**Listed records**:
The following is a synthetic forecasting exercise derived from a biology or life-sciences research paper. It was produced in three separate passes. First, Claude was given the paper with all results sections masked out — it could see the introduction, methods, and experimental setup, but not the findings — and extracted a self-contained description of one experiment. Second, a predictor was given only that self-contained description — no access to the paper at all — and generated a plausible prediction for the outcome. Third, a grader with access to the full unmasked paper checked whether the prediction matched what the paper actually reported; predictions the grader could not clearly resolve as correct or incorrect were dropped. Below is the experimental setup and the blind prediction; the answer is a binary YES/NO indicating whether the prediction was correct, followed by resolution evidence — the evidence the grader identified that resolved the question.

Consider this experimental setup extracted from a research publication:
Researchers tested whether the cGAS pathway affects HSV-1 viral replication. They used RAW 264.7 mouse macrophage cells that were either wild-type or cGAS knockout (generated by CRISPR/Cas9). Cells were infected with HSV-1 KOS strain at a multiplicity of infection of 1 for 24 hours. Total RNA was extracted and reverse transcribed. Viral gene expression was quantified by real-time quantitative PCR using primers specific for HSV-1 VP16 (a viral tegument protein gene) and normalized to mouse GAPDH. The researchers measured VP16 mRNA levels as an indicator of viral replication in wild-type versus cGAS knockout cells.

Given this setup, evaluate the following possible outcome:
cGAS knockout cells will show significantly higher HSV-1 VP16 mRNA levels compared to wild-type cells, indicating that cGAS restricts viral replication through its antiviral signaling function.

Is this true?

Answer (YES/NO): YES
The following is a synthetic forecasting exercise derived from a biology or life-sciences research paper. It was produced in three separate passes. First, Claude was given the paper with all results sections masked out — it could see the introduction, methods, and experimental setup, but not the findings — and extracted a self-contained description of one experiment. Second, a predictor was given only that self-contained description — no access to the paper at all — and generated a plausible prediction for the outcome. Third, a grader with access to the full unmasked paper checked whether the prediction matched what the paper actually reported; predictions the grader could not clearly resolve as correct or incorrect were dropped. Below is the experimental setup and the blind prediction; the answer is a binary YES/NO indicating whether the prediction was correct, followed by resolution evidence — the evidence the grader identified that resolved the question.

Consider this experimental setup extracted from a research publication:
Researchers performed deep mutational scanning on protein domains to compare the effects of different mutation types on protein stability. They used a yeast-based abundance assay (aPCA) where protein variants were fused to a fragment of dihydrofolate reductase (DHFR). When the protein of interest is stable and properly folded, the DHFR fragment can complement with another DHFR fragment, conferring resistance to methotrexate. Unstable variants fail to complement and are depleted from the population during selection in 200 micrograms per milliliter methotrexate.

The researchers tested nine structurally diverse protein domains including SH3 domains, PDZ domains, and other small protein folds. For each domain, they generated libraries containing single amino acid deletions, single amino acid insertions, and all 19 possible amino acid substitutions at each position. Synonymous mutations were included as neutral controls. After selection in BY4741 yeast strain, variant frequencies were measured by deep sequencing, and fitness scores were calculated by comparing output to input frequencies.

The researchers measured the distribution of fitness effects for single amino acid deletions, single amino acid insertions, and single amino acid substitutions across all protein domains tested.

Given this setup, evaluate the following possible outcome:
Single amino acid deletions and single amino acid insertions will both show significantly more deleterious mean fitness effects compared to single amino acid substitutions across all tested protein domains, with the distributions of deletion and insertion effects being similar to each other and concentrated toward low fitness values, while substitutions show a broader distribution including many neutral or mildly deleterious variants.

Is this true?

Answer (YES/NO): NO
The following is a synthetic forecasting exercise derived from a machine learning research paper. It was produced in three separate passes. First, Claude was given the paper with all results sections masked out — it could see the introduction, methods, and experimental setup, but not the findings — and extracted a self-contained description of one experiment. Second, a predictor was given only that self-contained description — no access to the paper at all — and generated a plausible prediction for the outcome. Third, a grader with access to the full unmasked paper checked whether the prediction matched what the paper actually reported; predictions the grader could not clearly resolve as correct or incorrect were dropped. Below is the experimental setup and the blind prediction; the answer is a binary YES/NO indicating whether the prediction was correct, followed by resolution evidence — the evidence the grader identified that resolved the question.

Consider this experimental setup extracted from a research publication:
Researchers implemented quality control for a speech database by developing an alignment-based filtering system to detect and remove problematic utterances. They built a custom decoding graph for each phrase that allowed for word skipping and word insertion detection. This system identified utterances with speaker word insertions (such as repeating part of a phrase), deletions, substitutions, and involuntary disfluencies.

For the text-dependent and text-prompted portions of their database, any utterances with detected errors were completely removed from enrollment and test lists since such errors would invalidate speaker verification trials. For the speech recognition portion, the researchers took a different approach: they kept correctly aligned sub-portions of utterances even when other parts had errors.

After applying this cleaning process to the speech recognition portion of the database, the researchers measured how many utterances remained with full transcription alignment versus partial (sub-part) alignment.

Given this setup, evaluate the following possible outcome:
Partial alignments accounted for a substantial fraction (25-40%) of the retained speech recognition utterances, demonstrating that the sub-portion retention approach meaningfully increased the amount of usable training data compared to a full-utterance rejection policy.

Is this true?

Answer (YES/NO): NO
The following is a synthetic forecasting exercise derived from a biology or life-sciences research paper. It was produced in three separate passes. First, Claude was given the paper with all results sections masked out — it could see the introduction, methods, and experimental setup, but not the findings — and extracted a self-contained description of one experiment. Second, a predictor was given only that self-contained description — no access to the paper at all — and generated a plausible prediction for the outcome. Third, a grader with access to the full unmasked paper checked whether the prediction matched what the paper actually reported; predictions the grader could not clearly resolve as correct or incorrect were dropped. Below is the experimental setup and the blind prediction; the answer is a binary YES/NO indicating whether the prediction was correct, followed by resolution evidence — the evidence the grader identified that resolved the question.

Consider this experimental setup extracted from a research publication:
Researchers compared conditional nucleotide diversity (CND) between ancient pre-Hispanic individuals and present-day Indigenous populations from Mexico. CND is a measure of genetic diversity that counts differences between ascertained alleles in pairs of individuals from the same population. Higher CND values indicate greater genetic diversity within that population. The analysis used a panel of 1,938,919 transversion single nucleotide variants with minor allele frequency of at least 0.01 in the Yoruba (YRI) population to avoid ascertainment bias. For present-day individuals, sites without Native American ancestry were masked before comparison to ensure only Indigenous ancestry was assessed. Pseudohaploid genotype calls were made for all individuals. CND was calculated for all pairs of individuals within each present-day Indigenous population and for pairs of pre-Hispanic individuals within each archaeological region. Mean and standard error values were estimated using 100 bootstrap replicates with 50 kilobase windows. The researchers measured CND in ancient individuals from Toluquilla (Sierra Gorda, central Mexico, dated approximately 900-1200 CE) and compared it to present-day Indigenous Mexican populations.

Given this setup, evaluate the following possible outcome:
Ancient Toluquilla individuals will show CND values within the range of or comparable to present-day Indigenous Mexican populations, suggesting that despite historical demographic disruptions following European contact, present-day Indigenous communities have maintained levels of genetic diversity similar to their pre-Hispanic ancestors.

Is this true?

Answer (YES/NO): YES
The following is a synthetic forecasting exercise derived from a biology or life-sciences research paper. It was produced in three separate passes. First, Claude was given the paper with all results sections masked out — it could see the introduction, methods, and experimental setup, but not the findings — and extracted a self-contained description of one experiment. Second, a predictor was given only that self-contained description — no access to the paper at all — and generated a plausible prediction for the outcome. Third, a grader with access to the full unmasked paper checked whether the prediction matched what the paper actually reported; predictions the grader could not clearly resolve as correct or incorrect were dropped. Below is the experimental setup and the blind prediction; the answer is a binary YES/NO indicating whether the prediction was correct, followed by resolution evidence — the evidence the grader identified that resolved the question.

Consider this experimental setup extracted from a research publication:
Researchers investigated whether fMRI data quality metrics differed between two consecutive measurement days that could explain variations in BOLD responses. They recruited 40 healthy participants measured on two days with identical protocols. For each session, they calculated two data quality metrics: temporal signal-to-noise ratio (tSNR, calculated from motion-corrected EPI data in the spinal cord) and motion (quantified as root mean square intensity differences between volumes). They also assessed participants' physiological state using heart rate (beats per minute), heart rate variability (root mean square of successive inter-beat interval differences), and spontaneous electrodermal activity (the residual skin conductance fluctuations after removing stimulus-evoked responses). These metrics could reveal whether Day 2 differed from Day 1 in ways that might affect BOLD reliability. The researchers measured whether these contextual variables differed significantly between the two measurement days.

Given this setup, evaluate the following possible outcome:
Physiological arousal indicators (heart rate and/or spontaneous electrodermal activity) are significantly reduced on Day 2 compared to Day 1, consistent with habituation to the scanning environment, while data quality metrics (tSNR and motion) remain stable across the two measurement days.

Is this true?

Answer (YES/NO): NO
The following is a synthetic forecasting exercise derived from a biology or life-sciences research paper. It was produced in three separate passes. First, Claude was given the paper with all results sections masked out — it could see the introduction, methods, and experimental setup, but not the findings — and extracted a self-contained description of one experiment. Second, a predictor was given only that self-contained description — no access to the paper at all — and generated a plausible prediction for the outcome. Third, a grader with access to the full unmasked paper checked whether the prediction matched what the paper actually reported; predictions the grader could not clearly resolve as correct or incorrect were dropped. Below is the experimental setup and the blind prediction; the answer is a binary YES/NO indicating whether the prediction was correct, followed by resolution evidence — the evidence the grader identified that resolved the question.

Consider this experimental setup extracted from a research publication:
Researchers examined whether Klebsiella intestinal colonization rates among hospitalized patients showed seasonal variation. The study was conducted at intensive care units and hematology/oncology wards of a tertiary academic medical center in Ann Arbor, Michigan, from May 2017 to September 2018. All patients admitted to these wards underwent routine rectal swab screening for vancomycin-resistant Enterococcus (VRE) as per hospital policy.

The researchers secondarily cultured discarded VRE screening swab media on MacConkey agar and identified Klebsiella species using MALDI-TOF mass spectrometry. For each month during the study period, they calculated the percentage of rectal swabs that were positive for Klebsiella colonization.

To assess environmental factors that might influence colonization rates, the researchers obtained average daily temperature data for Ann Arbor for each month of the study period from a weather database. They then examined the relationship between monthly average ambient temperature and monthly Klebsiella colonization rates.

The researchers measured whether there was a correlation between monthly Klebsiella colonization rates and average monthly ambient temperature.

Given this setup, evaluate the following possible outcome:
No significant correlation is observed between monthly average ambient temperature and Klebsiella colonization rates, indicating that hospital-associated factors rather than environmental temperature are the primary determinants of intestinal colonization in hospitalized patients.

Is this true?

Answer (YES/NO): NO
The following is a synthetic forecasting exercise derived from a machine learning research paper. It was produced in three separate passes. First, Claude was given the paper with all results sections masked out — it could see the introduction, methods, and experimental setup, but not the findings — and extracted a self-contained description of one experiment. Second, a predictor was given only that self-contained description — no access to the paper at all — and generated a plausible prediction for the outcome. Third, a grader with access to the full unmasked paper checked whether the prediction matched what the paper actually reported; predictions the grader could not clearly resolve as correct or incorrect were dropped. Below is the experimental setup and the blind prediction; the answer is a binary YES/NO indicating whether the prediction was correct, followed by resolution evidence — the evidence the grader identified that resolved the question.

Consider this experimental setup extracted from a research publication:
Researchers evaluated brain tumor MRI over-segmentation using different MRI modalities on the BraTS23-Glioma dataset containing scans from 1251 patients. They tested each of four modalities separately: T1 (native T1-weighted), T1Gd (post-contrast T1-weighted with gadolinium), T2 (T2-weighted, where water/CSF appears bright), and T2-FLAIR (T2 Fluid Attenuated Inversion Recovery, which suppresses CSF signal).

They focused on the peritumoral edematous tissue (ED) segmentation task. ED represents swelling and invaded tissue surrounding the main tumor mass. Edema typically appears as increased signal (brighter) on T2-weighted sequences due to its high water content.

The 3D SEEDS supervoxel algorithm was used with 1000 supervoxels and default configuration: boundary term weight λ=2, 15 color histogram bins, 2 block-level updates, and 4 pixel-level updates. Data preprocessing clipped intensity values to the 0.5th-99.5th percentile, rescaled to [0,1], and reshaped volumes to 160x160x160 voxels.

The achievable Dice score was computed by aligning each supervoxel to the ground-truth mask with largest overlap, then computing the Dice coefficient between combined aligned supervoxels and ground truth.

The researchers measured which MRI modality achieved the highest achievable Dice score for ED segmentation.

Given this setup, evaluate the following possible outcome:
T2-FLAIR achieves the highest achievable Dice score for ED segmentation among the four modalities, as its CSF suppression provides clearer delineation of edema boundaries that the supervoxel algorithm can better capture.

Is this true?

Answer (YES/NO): YES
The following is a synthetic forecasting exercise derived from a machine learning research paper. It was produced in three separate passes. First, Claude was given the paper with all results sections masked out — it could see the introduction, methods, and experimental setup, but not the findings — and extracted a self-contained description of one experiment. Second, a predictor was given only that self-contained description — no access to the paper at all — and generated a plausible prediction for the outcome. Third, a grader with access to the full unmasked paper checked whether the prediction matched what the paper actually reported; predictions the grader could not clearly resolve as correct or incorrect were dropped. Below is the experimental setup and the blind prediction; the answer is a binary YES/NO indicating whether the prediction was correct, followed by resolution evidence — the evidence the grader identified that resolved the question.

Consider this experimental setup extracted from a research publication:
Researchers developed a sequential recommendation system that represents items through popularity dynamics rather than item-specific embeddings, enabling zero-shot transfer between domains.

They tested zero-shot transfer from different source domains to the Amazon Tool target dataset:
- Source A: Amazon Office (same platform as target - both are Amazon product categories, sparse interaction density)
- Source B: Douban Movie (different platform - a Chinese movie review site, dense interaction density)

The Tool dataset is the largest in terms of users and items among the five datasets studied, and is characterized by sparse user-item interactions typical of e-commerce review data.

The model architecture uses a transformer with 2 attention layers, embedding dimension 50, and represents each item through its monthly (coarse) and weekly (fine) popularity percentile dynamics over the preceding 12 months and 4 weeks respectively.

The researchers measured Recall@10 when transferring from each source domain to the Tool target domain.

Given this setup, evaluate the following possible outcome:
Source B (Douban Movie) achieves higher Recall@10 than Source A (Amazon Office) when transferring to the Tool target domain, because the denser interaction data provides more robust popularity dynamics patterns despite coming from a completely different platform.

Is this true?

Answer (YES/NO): NO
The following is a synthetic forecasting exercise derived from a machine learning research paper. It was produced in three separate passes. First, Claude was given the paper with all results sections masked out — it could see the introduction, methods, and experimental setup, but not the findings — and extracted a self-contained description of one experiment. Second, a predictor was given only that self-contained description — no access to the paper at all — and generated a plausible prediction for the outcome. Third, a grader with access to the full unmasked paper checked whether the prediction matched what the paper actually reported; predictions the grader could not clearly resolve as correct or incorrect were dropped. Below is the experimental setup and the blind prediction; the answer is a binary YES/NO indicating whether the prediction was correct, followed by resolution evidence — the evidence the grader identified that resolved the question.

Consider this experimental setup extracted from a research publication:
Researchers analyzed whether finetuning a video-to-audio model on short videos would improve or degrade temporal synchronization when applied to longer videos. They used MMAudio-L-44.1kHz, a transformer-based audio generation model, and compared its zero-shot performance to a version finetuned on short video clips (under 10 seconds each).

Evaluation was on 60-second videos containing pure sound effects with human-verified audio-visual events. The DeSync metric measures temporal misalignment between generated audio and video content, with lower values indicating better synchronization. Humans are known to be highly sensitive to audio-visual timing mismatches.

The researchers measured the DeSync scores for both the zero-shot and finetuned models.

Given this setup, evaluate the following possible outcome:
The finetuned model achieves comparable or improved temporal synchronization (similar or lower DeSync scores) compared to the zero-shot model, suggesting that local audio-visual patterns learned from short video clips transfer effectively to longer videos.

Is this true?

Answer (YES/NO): YES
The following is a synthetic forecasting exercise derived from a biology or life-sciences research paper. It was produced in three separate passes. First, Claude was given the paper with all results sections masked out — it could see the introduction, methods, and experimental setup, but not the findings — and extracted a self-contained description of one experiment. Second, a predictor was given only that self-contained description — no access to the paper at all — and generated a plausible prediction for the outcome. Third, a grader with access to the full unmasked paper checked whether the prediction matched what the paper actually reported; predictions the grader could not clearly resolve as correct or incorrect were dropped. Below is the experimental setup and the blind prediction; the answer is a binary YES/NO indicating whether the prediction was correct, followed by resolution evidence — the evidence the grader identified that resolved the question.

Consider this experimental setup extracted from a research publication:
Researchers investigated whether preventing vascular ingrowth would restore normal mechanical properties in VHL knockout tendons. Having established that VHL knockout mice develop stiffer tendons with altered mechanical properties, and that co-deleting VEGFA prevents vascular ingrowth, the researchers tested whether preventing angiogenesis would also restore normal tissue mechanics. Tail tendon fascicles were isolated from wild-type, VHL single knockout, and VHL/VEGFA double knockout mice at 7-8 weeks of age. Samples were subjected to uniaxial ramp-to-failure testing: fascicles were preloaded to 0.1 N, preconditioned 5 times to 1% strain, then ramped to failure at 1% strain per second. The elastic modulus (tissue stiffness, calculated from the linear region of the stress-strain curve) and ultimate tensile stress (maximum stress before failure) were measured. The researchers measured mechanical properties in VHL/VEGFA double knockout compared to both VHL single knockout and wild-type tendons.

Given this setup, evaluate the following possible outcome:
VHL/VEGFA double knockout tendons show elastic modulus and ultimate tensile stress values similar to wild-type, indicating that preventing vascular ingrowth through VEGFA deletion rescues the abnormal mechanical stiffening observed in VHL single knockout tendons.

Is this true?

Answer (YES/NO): NO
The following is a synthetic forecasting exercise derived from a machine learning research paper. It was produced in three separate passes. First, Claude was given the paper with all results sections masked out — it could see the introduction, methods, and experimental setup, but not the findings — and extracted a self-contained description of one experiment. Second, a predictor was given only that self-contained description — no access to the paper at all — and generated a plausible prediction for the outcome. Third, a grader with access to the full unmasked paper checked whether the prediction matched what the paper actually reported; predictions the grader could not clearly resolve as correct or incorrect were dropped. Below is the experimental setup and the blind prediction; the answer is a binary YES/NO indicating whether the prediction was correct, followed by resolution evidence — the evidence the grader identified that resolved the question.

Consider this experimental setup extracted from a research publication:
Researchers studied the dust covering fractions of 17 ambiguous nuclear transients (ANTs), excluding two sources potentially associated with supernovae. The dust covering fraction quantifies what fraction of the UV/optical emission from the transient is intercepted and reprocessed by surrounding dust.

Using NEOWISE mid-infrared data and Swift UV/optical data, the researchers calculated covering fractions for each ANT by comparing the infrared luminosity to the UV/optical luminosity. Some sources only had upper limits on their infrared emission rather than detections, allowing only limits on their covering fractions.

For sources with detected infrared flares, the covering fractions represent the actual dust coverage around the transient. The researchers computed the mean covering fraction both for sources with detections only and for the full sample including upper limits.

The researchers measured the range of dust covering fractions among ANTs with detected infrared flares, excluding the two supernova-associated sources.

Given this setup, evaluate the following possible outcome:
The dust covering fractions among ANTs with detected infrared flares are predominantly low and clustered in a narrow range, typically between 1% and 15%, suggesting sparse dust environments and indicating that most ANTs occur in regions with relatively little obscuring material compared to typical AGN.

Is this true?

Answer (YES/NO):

**Work to be completed**: How many lines in this listing contain "highest"? Give that number and stop.

**Task answer**: 2